**QUOTED PASSAGE:**
I concur in the views expressed in your letter that the Navy and the Army, including the present Air Force, are authorized “pursuant to the Act of 19 May 1926 (44 Stat. 565) as amended (10 U. S. C. 540), during the continued existence of the present war or declared national emergency, to furnish officers and enlisted men of the various services to advise and assist the Republic of China by means of a Joint Military Advisory Group to China.”

I also concur in your opinion that the establishment of such a group is desirable and may be effected without the conclusion of further negotiations with the Chinese Government. It is understood that the appropriate Chinese authorities will be informed of the proposed reorganization prior to the time it is undertaken.

The draft directive forwarded with your letter meets with my approval.

Faithfully yours,

G. C. Marshall

[Subsequently, the Joint Chiefs of Staff authorized establishment of a Joint U. S. Military Advisory Group to the Republic of China (JUSMAGChina). On October 28 Generalissimo Chiang Kai-shek was informed that JUSMAGChina had been established, with Major General David D. Barr as Director and Chief of the Army Advisory Division, Rear Adm. Francis P. Old as Deputy Director and Chief of the Naval Advisory Division, Brig. Gen. Charles E. Thomas as Deputy Director and Chief of the Air Force Advisory Division, and Col. John C. Daly as Chief of the Combined Services Division.

After the Chinese Communist victories in Manchuria in October–November, the Joint Chiefs of Staff instructed General Barr on [Page 270] November 26 that the Joint United States Military Advisory Group would be withdrawn and its activities suspended if (1) Nanking was threatened directly by military attack, (2) if the National Government moved from Nanking, or (3) if the National Government fell. Withdrawal began in December and was completed March 1, 1949.]

**PROMPT A:**
Answer these questions about the letter on the China advisory group:
(i) Under which act are the Navy and the Army said to be authorized to furnish officers and enlisted men?
(ii) Who was named Deputy Director and Chief of the Naval Advisory Division?
(iii) On what date was the withdrawal completed?
**PROMPT B:** Quote the letter on the China advisory group, starting at the words "The draft directive" and ending after the words "Combined Services Division.".

Region labeling records:
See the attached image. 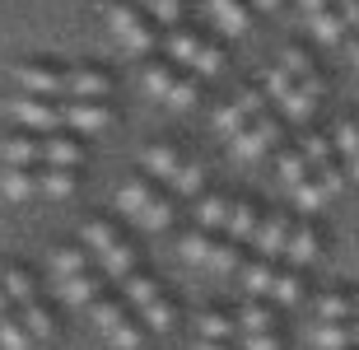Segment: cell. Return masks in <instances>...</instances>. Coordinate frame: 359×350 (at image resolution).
Masks as SVG:
<instances>
[{
    "instance_id": "6da1fadb",
    "label": "cell",
    "mask_w": 359,
    "mask_h": 350,
    "mask_svg": "<svg viewBox=\"0 0 359 350\" xmlns=\"http://www.w3.org/2000/svg\"><path fill=\"white\" fill-rule=\"evenodd\" d=\"M262 89L276 98L280 117H285V121H299V126H308V121L318 117V108H322V89H313V84H304V80H294L280 61L262 70Z\"/></svg>"
},
{
    "instance_id": "7a4b0ae2",
    "label": "cell",
    "mask_w": 359,
    "mask_h": 350,
    "mask_svg": "<svg viewBox=\"0 0 359 350\" xmlns=\"http://www.w3.org/2000/svg\"><path fill=\"white\" fill-rule=\"evenodd\" d=\"M75 191V173L70 168H5L0 173V196L24 201V196H70Z\"/></svg>"
},
{
    "instance_id": "3957f363",
    "label": "cell",
    "mask_w": 359,
    "mask_h": 350,
    "mask_svg": "<svg viewBox=\"0 0 359 350\" xmlns=\"http://www.w3.org/2000/svg\"><path fill=\"white\" fill-rule=\"evenodd\" d=\"M163 47H168V56H173L182 70H191V75H219V70H224V47L215 38L191 33V28H168Z\"/></svg>"
},
{
    "instance_id": "277c9868",
    "label": "cell",
    "mask_w": 359,
    "mask_h": 350,
    "mask_svg": "<svg viewBox=\"0 0 359 350\" xmlns=\"http://www.w3.org/2000/svg\"><path fill=\"white\" fill-rule=\"evenodd\" d=\"M121 295H126V299L135 304V309H140L145 327H154V332H173V323H177L173 299L163 295V290H159L154 281H149L145 271H135V276H126V281H121Z\"/></svg>"
},
{
    "instance_id": "5b68a950",
    "label": "cell",
    "mask_w": 359,
    "mask_h": 350,
    "mask_svg": "<svg viewBox=\"0 0 359 350\" xmlns=\"http://www.w3.org/2000/svg\"><path fill=\"white\" fill-rule=\"evenodd\" d=\"M140 80H145V89H149V94L168 98L173 108H191V103L201 98L196 75H191V70H182L177 61H149V66L140 70Z\"/></svg>"
},
{
    "instance_id": "8992f818",
    "label": "cell",
    "mask_w": 359,
    "mask_h": 350,
    "mask_svg": "<svg viewBox=\"0 0 359 350\" xmlns=\"http://www.w3.org/2000/svg\"><path fill=\"white\" fill-rule=\"evenodd\" d=\"M84 243L98 253L103 271H107L117 285L126 281V276H135V253H131V243H121L117 229H112L107 220H89V224H84Z\"/></svg>"
},
{
    "instance_id": "52a82bcc",
    "label": "cell",
    "mask_w": 359,
    "mask_h": 350,
    "mask_svg": "<svg viewBox=\"0 0 359 350\" xmlns=\"http://www.w3.org/2000/svg\"><path fill=\"white\" fill-rule=\"evenodd\" d=\"M266 98L271 94L262 89V84H243L233 98H224V103H219V112H215V131L233 140L238 131H248V126L266 112Z\"/></svg>"
},
{
    "instance_id": "ba28073f",
    "label": "cell",
    "mask_w": 359,
    "mask_h": 350,
    "mask_svg": "<svg viewBox=\"0 0 359 350\" xmlns=\"http://www.w3.org/2000/svg\"><path fill=\"white\" fill-rule=\"evenodd\" d=\"M107 24H112V33H117L121 42V52H131V56H149L154 52V28L140 19V10H135L131 0H107Z\"/></svg>"
},
{
    "instance_id": "9c48e42d",
    "label": "cell",
    "mask_w": 359,
    "mask_h": 350,
    "mask_svg": "<svg viewBox=\"0 0 359 350\" xmlns=\"http://www.w3.org/2000/svg\"><path fill=\"white\" fill-rule=\"evenodd\" d=\"M280 145H285V121H280L271 108L262 112L248 131L233 135V154H238V159H262L266 149H280Z\"/></svg>"
},
{
    "instance_id": "30bf717a",
    "label": "cell",
    "mask_w": 359,
    "mask_h": 350,
    "mask_svg": "<svg viewBox=\"0 0 359 350\" xmlns=\"http://www.w3.org/2000/svg\"><path fill=\"white\" fill-rule=\"evenodd\" d=\"M93 323L103 327V337L112 341L117 350H140V327L126 318V309H121V299H98L93 304Z\"/></svg>"
},
{
    "instance_id": "8fae6325",
    "label": "cell",
    "mask_w": 359,
    "mask_h": 350,
    "mask_svg": "<svg viewBox=\"0 0 359 350\" xmlns=\"http://www.w3.org/2000/svg\"><path fill=\"white\" fill-rule=\"evenodd\" d=\"M285 262L290 267H318V262H327V234H322V224H313V220H294V234H290V253H285Z\"/></svg>"
},
{
    "instance_id": "7c38bea8",
    "label": "cell",
    "mask_w": 359,
    "mask_h": 350,
    "mask_svg": "<svg viewBox=\"0 0 359 350\" xmlns=\"http://www.w3.org/2000/svg\"><path fill=\"white\" fill-rule=\"evenodd\" d=\"M10 117H19L24 126H33V131L52 135L56 126H66V112H61V103H52V98H38V94H19L10 103Z\"/></svg>"
},
{
    "instance_id": "4fadbf2b",
    "label": "cell",
    "mask_w": 359,
    "mask_h": 350,
    "mask_svg": "<svg viewBox=\"0 0 359 350\" xmlns=\"http://www.w3.org/2000/svg\"><path fill=\"white\" fill-rule=\"evenodd\" d=\"M290 234H294V215L271 210V215L262 220L257 238H252V253L257 257H271V262H285V253H290Z\"/></svg>"
},
{
    "instance_id": "5bb4252c",
    "label": "cell",
    "mask_w": 359,
    "mask_h": 350,
    "mask_svg": "<svg viewBox=\"0 0 359 350\" xmlns=\"http://www.w3.org/2000/svg\"><path fill=\"white\" fill-rule=\"evenodd\" d=\"M14 80L24 94H38V98H56L66 94V70L61 66H42V61H24V66H14Z\"/></svg>"
},
{
    "instance_id": "9a60e30c",
    "label": "cell",
    "mask_w": 359,
    "mask_h": 350,
    "mask_svg": "<svg viewBox=\"0 0 359 350\" xmlns=\"http://www.w3.org/2000/svg\"><path fill=\"white\" fill-rule=\"evenodd\" d=\"M313 323H355V290L332 285L313 295Z\"/></svg>"
},
{
    "instance_id": "2e32d148",
    "label": "cell",
    "mask_w": 359,
    "mask_h": 350,
    "mask_svg": "<svg viewBox=\"0 0 359 350\" xmlns=\"http://www.w3.org/2000/svg\"><path fill=\"white\" fill-rule=\"evenodd\" d=\"M280 66L290 70L294 80H304V84H313V89H322V94H327V75H322L318 56L308 52L304 42H285V52H280Z\"/></svg>"
},
{
    "instance_id": "e0dca14e",
    "label": "cell",
    "mask_w": 359,
    "mask_h": 350,
    "mask_svg": "<svg viewBox=\"0 0 359 350\" xmlns=\"http://www.w3.org/2000/svg\"><path fill=\"white\" fill-rule=\"evenodd\" d=\"M276 271L280 262H271V257H248L238 267V285H243V295L248 299H271V285H276Z\"/></svg>"
},
{
    "instance_id": "ac0fdd59",
    "label": "cell",
    "mask_w": 359,
    "mask_h": 350,
    "mask_svg": "<svg viewBox=\"0 0 359 350\" xmlns=\"http://www.w3.org/2000/svg\"><path fill=\"white\" fill-rule=\"evenodd\" d=\"M61 112H66V126H75V131H103L112 121V108L98 98H66Z\"/></svg>"
},
{
    "instance_id": "d6986e66",
    "label": "cell",
    "mask_w": 359,
    "mask_h": 350,
    "mask_svg": "<svg viewBox=\"0 0 359 350\" xmlns=\"http://www.w3.org/2000/svg\"><path fill=\"white\" fill-rule=\"evenodd\" d=\"M205 10L219 24V33H229V38H243L252 28V5L248 0H205Z\"/></svg>"
},
{
    "instance_id": "ffe728a7",
    "label": "cell",
    "mask_w": 359,
    "mask_h": 350,
    "mask_svg": "<svg viewBox=\"0 0 359 350\" xmlns=\"http://www.w3.org/2000/svg\"><path fill=\"white\" fill-rule=\"evenodd\" d=\"M276 173L285 177V187H304L308 177H313V163H308V154L299 149V140H285V145L276 149Z\"/></svg>"
},
{
    "instance_id": "44dd1931",
    "label": "cell",
    "mask_w": 359,
    "mask_h": 350,
    "mask_svg": "<svg viewBox=\"0 0 359 350\" xmlns=\"http://www.w3.org/2000/svg\"><path fill=\"white\" fill-rule=\"evenodd\" d=\"M304 341H308V350H359L355 323H313Z\"/></svg>"
},
{
    "instance_id": "7402d4cb",
    "label": "cell",
    "mask_w": 359,
    "mask_h": 350,
    "mask_svg": "<svg viewBox=\"0 0 359 350\" xmlns=\"http://www.w3.org/2000/svg\"><path fill=\"white\" fill-rule=\"evenodd\" d=\"M262 220H266V210H262V206L257 201H248V196H243V201H233V215H229V243H252L257 238V229H262Z\"/></svg>"
},
{
    "instance_id": "603a6c76",
    "label": "cell",
    "mask_w": 359,
    "mask_h": 350,
    "mask_svg": "<svg viewBox=\"0 0 359 350\" xmlns=\"http://www.w3.org/2000/svg\"><path fill=\"white\" fill-rule=\"evenodd\" d=\"M56 295L66 299V304H98L103 299V276H93V271H84V276H56Z\"/></svg>"
},
{
    "instance_id": "cb8c5ba5",
    "label": "cell",
    "mask_w": 359,
    "mask_h": 350,
    "mask_svg": "<svg viewBox=\"0 0 359 350\" xmlns=\"http://www.w3.org/2000/svg\"><path fill=\"white\" fill-rule=\"evenodd\" d=\"M154 196H159V191L149 187V177H131V182H121V191H117V210L140 224V215L154 206Z\"/></svg>"
},
{
    "instance_id": "d4e9b609",
    "label": "cell",
    "mask_w": 359,
    "mask_h": 350,
    "mask_svg": "<svg viewBox=\"0 0 359 350\" xmlns=\"http://www.w3.org/2000/svg\"><path fill=\"white\" fill-rule=\"evenodd\" d=\"M257 332H280L276 309H271L266 299H243L238 304V337H257Z\"/></svg>"
},
{
    "instance_id": "484cf974",
    "label": "cell",
    "mask_w": 359,
    "mask_h": 350,
    "mask_svg": "<svg viewBox=\"0 0 359 350\" xmlns=\"http://www.w3.org/2000/svg\"><path fill=\"white\" fill-rule=\"evenodd\" d=\"M107 89H112V80H107L98 66L66 70V98H103Z\"/></svg>"
},
{
    "instance_id": "4316f807",
    "label": "cell",
    "mask_w": 359,
    "mask_h": 350,
    "mask_svg": "<svg viewBox=\"0 0 359 350\" xmlns=\"http://www.w3.org/2000/svg\"><path fill=\"white\" fill-rule=\"evenodd\" d=\"M140 163H145L149 177H159V182H173L177 168H182V154H177V145H149L145 154H140Z\"/></svg>"
},
{
    "instance_id": "83f0119b",
    "label": "cell",
    "mask_w": 359,
    "mask_h": 350,
    "mask_svg": "<svg viewBox=\"0 0 359 350\" xmlns=\"http://www.w3.org/2000/svg\"><path fill=\"white\" fill-rule=\"evenodd\" d=\"M304 19H308V28H313V38H322V42H341V38H350V24H346V14H341V5L313 10V14H304Z\"/></svg>"
},
{
    "instance_id": "f1b7e54d",
    "label": "cell",
    "mask_w": 359,
    "mask_h": 350,
    "mask_svg": "<svg viewBox=\"0 0 359 350\" xmlns=\"http://www.w3.org/2000/svg\"><path fill=\"white\" fill-rule=\"evenodd\" d=\"M332 145L336 154H341V163H359V117L355 112H341V117L332 121Z\"/></svg>"
},
{
    "instance_id": "f546056e",
    "label": "cell",
    "mask_w": 359,
    "mask_h": 350,
    "mask_svg": "<svg viewBox=\"0 0 359 350\" xmlns=\"http://www.w3.org/2000/svg\"><path fill=\"white\" fill-rule=\"evenodd\" d=\"M229 215H233V196H224V191H205L201 196V210H196V220H201V229H229Z\"/></svg>"
},
{
    "instance_id": "4dcf8cb0",
    "label": "cell",
    "mask_w": 359,
    "mask_h": 350,
    "mask_svg": "<svg viewBox=\"0 0 359 350\" xmlns=\"http://www.w3.org/2000/svg\"><path fill=\"white\" fill-rule=\"evenodd\" d=\"M304 299V267H290V262H280L276 271V285H271V304H299Z\"/></svg>"
},
{
    "instance_id": "1f68e13d",
    "label": "cell",
    "mask_w": 359,
    "mask_h": 350,
    "mask_svg": "<svg viewBox=\"0 0 359 350\" xmlns=\"http://www.w3.org/2000/svg\"><path fill=\"white\" fill-rule=\"evenodd\" d=\"M196 337H210V341H233V337H238V313L205 309V313L196 318Z\"/></svg>"
},
{
    "instance_id": "d6a6232c",
    "label": "cell",
    "mask_w": 359,
    "mask_h": 350,
    "mask_svg": "<svg viewBox=\"0 0 359 350\" xmlns=\"http://www.w3.org/2000/svg\"><path fill=\"white\" fill-rule=\"evenodd\" d=\"M0 290L19 304V309H28V304H38V290H33V276H28L24 267H0Z\"/></svg>"
},
{
    "instance_id": "836d02e7",
    "label": "cell",
    "mask_w": 359,
    "mask_h": 350,
    "mask_svg": "<svg viewBox=\"0 0 359 350\" xmlns=\"http://www.w3.org/2000/svg\"><path fill=\"white\" fill-rule=\"evenodd\" d=\"M177 253L187 257V262H201V267H205V262H210V253H215V238H210V229H187L182 234V243H177Z\"/></svg>"
},
{
    "instance_id": "e575fe53",
    "label": "cell",
    "mask_w": 359,
    "mask_h": 350,
    "mask_svg": "<svg viewBox=\"0 0 359 350\" xmlns=\"http://www.w3.org/2000/svg\"><path fill=\"white\" fill-rule=\"evenodd\" d=\"M294 201H299V210H304V215H318L322 206L332 201V191H327V182H322L318 173L308 177L304 187H294Z\"/></svg>"
},
{
    "instance_id": "d590c367",
    "label": "cell",
    "mask_w": 359,
    "mask_h": 350,
    "mask_svg": "<svg viewBox=\"0 0 359 350\" xmlns=\"http://www.w3.org/2000/svg\"><path fill=\"white\" fill-rule=\"evenodd\" d=\"M168 187H173L177 196H205V168H201V163H191V159H187L182 168H177V177H173V182H168Z\"/></svg>"
},
{
    "instance_id": "8d00e7d4",
    "label": "cell",
    "mask_w": 359,
    "mask_h": 350,
    "mask_svg": "<svg viewBox=\"0 0 359 350\" xmlns=\"http://www.w3.org/2000/svg\"><path fill=\"white\" fill-rule=\"evenodd\" d=\"M84 271H89L84 248H56L52 253V276H84Z\"/></svg>"
},
{
    "instance_id": "74e56055",
    "label": "cell",
    "mask_w": 359,
    "mask_h": 350,
    "mask_svg": "<svg viewBox=\"0 0 359 350\" xmlns=\"http://www.w3.org/2000/svg\"><path fill=\"white\" fill-rule=\"evenodd\" d=\"M243 262H248V257H243V248H238V243L215 238V253H210V262H205V267H210V271H238Z\"/></svg>"
},
{
    "instance_id": "f35d334b",
    "label": "cell",
    "mask_w": 359,
    "mask_h": 350,
    "mask_svg": "<svg viewBox=\"0 0 359 350\" xmlns=\"http://www.w3.org/2000/svg\"><path fill=\"white\" fill-rule=\"evenodd\" d=\"M0 350H33V332L19 318H5L0 323Z\"/></svg>"
},
{
    "instance_id": "ab89813d",
    "label": "cell",
    "mask_w": 359,
    "mask_h": 350,
    "mask_svg": "<svg viewBox=\"0 0 359 350\" xmlns=\"http://www.w3.org/2000/svg\"><path fill=\"white\" fill-rule=\"evenodd\" d=\"M177 215V206L168 201V196H154V206H149L145 215H140V229H168Z\"/></svg>"
},
{
    "instance_id": "60d3db41",
    "label": "cell",
    "mask_w": 359,
    "mask_h": 350,
    "mask_svg": "<svg viewBox=\"0 0 359 350\" xmlns=\"http://www.w3.org/2000/svg\"><path fill=\"white\" fill-rule=\"evenodd\" d=\"M163 28H182V0H140Z\"/></svg>"
},
{
    "instance_id": "b9f144b4",
    "label": "cell",
    "mask_w": 359,
    "mask_h": 350,
    "mask_svg": "<svg viewBox=\"0 0 359 350\" xmlns=\"http://www.w3.org/2000/svg\"><path fill=\"white\" fill-rule=\"evenodd\" d=\"M238 350H285V341H280V332H257V337H243Z\"/></svg>"
},
{
    "instance_id": "7bdbcfd3",
    "label": "cell",
    "mask_w": 359,
    "mask_h": 350,
    "mask_svg": "<svg viewBox=\"0 0 359 350\" xmlns=\"http://www.w3.org/2000/svg\"><path fill=\"white\" fill-rule=\"evenodd\" d=\"M191 350H233V341H210V337H196Z\"/></svg>"
},
{
    "instance_id": "ee69618b",
    "label": "cell",
    "mask_w": 359,
    "mask_h": 350,
    "mask_svg": "<svg viewBox=\"0 0 359 350\" xmlns=\"http://www.w3.org/2000/svg\"><path fill=\"white\" fill-rule=\"evenodd\" d=\"M346 42H350V61H355V66H359V33H350Z\"/></svg>"
},
{
    "instance_id": "f6af8a7d",
    "label": "cell",
    "mask_w": 359,
    "mask_h": 350,
    "mask_svg": "<svg viewBox=\"0 0 359 350\" xmlns=\"http://www.w3.org/2000/svg\"><path fill=\"white\" fill-rule=\"evenodd\" d=\"M248 5H257V10H280V0H248Z\"/></svg>"
},
{
    "instance_id": "bcb514c9",
    "label": "cell",
    "mask_w": 359,
    "mask_h": 350,
    "mask_svg": "<svg viewBox=\"0 0 359 350\" xmlns=\"http://www.w3.org/2000/svg\"><path fill=\"white\" fill-rule=\"evenodd\" d=\"M5 318H14V313H10V304H5V290H0V323H5Z\"/></svg>"
},
{
    "instance_id": "7dc6e473",
    "label": "cell",
    "mask_w": 359,
    "mask_h": 350,
    "mask_svg": "<svg viewBox=\"0 0 359 350\" xmlns=\"http://www.w3.org/2000/svg\"><path fill=\"white\" fill-rule=\"evenodd\" d=\"M355 318H359V285H355Z\"/></svg>"
},
{
    "instance_id": "c3c4849f",
    "label": "cell",
    "mask_w": 359,
    "mask_h": 350,
    "mask_svg": "<svg viewBox=\"0 0 359 350\" xmlns=\"http://www.w3.org/2000/svg\"><path fill=\"white\" fill-rule=\"evenodd\" d=\"M355 346H359V318H355Z\"/></svg>"
},
{
    "instance_id": "681fc988",
    "label": "cell",
    "mask_w": 359,
    "mask_h": 350,
    "mask_svg": "<svg viewBox=\"0 0 359 350\" xmlns=\"http://www.w3.org/2000/svg\"><path fill=\"white\" fill-rule=\"evenodd\" d=\"M336 5H341V0H336Z\"/></svg>"
},
{
    "instance_id": "f907efd6",
    "label": "cell",
    "mask_w": 359,
    "mask_h": 350,
    "mask_svg": "<svg viewBox=\"0 0 359 350\" xmlns=\"http://www.w3.org/2000/svg\"><path fill=\"white\" fill-rule=\"evenodd\" d=\"M355 117H359V112H355Z\"/></svg>"
}]
</instances>
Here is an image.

**WRITTEN ANSWER A:**
(i) The Act of 19 May 1926 (44 Stat. 565), as amended (10 U. S. C. 540).
(ii) Rear Adm. Francis P. Old.
(iii) March 1, 1949.

**WRITTEN ANSWER B:**
The draft directive forwarded with your letter meets with my approval.

Faithfully yours,

G. C. Marshall

[Subsequently, the Joint Chiefs of Staff authorized establishment of a Joint U. S. Military Advisory Group to the Republic of China (JUSMAGChina). On October 28 Generalissimo Chiang Kai-shek was informed that JUSMAGChina had been established, with Major General David D. Barr as Director and Chief of the Army Advisory Division, Rear Adm. Francis P. Old as Deputy Director and Chief of the Naval Advisory Division, Brig. Gen. Charles E. Thomas as Deputy Director and Chief of the Air Force Advisory Division, and Col. John C. Daly as Chief of the Combined Services Division.